In ihrem Vortrag führen Dr. Bettina-Johanna Krings und Dr. Philipp Frey zunächst die zentralen Begriffe der KI-Debatte aus sozialwissenschaftlicher Sicht ein und erklären, warum ethische Prämissen wichtig sind. Der Fokus liegt jedoch auf der betrieblichen Ebene: Wie können Risiken von KI im Unternehmenskontext adressiert werden? Anhand eines konkreten Fallbeispiels wird gezeigt, wie diese Konzepte nachhaltige Arbeitsformen fördern und zugleich Innovationspotenziale in Betrieben eröffnen.
Ziel der Veranstaltung ist eine reflektierte und für alle Beteiligten fruchtbare Nutzung der Chancen von KI.
Zielgruppe:
Die Veranstaltung richtet sich an alle, die daran interessiert sind, sich über ethische Fragen im Kontext von KI auszutauschen. Vor allem für betriebliche Entscheidungsträger:innen, die die Einführung von KI-Anwendungen in ihren Betrieben erwägen, könnte der RoundTable besonders spannend sein. Vorkenntnisse werden nicht benötigt.
Referent:in:
Dr. Bettina-Johanna Krings
Bettina-Johanna Krings ist Senior Researcher am Institut für Technikfolgenabschätzung und Systemanalyse (ITAS) und Lehrbeauftragte am Karlsruher Institut für Technologie (KIT).
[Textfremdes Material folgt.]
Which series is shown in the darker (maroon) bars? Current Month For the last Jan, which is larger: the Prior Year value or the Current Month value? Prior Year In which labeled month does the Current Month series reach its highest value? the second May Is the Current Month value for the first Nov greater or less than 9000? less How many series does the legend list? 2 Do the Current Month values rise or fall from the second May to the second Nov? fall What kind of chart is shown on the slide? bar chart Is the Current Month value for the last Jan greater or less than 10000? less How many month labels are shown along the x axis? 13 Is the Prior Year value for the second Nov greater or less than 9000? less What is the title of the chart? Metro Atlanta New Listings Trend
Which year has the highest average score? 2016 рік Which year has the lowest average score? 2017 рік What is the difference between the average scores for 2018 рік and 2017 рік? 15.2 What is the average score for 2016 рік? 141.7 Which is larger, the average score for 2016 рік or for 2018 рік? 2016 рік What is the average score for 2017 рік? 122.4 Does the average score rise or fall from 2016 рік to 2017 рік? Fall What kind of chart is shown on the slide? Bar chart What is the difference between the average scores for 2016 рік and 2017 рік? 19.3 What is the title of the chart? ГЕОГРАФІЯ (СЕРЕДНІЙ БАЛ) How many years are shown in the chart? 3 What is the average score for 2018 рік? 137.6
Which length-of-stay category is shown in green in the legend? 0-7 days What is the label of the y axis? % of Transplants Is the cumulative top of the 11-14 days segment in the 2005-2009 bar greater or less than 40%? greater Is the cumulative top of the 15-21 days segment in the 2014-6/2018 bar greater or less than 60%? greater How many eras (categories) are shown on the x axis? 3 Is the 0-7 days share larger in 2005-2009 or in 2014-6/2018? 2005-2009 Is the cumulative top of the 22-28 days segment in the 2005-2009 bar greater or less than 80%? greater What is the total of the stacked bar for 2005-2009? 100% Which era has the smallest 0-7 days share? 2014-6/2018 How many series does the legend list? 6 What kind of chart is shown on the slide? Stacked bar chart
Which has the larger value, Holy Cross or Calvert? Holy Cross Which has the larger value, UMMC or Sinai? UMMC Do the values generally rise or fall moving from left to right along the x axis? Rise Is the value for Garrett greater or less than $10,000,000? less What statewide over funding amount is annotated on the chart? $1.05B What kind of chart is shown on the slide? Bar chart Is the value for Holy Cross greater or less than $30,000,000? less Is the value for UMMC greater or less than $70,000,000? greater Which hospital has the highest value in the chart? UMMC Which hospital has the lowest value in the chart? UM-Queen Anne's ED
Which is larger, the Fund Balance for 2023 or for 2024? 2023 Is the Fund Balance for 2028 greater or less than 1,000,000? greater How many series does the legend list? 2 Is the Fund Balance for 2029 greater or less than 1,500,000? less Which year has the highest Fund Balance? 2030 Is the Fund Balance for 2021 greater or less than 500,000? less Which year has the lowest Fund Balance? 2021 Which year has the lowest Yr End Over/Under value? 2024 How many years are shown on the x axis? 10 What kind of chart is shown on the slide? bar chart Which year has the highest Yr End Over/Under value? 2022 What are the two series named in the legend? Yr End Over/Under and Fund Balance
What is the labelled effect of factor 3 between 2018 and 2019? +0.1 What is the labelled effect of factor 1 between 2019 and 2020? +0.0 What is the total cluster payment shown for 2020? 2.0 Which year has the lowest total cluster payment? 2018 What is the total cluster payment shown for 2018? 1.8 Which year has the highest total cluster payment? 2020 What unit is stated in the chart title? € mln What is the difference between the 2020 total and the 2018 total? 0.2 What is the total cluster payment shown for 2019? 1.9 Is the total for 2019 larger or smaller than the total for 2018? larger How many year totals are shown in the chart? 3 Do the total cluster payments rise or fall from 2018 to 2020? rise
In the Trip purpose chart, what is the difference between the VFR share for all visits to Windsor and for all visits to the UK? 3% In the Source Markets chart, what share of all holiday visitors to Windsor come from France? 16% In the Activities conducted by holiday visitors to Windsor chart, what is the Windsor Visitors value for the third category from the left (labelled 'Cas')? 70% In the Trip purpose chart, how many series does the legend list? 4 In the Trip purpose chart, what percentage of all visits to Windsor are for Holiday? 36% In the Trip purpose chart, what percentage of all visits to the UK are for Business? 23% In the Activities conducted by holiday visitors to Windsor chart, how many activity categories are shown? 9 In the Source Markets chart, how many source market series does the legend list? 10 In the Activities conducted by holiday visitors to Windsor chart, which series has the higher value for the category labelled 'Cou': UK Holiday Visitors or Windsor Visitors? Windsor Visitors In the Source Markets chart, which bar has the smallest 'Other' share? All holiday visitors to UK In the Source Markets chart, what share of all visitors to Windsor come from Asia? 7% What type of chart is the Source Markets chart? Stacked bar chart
Seit vielen Jahren forscht sie zum Verhältnis von digitalen Technologien und Arbeit in ausgewählten Branchen. Im Projekt KARL (Künstliche Intelligenz für Arbeit und Lernen in der Region Karlsruhe) wurden soziale und ethische Implikationen miteinander verwoben, was die Debatte um nachhaltige Arbeitsformen in besonderem Maße befruchtet hat.
Dr. Philipp Frey
Philipp Frey ist Postdoc am Institut für Technikfolgenabschätzung und Systemanalyse (ITAS) am KIT. Dort forscht er zur Zukunft der Arbeit und zur demokratischen und ökologisch nachhaltigen Gestaltung der Digitalisierung. Im Rahmen von KARL arbeitet er zu den ethischen und sozialen Implikationen der Nutzung von KI in der Arbeitswelt und den Möglichkeiten ihrer sozialpartnerschaftlichen Aushandlung und Gestaltung.
Teilnahme:
Die Veranstaltung ist kostenfrei und wird ca. 2 Stunden dauern.
Die Teilnehmerzahl ist beschränkt. Deshalb unbedingt anmelden!
Über das Kompetenzzentrum KARL
KARL ist eins von aktuell 13 regionalen Kompetenzzentren und zwei wissenschaftlichen Begleitprojekten, das die Auswirkungen von Künstlicher Intelligenz (KI) auf die Lern- und Arbeitswelt untersucht. Ziel von KARL ist es, menschenzentrierte, transparente und lernförderliche, KI-unterstützte Arbeits- und Lernsysteme zu konzipieren und in konkreten Praxisanwendungen vorzeigbar zu machen.
Die Region Karlsruhe mit dem nationalen Digital Hub angewandte KI und einem der führenden IT-Cluster in Europa bietet dafür großes Entwicklungspotenzial. Konsortialführer ist die Hochschule Karlsruhe. Projektpartner sind neben neun Forschungs- bzw. Transferpartnern auch elf regionale Unternehmen. Bis 2026 wird KARL vom Bundesministerium für Forschung, Technologie und Raumfahrt (BMFTR) mit knapp zehn Millionen Euro gefördert.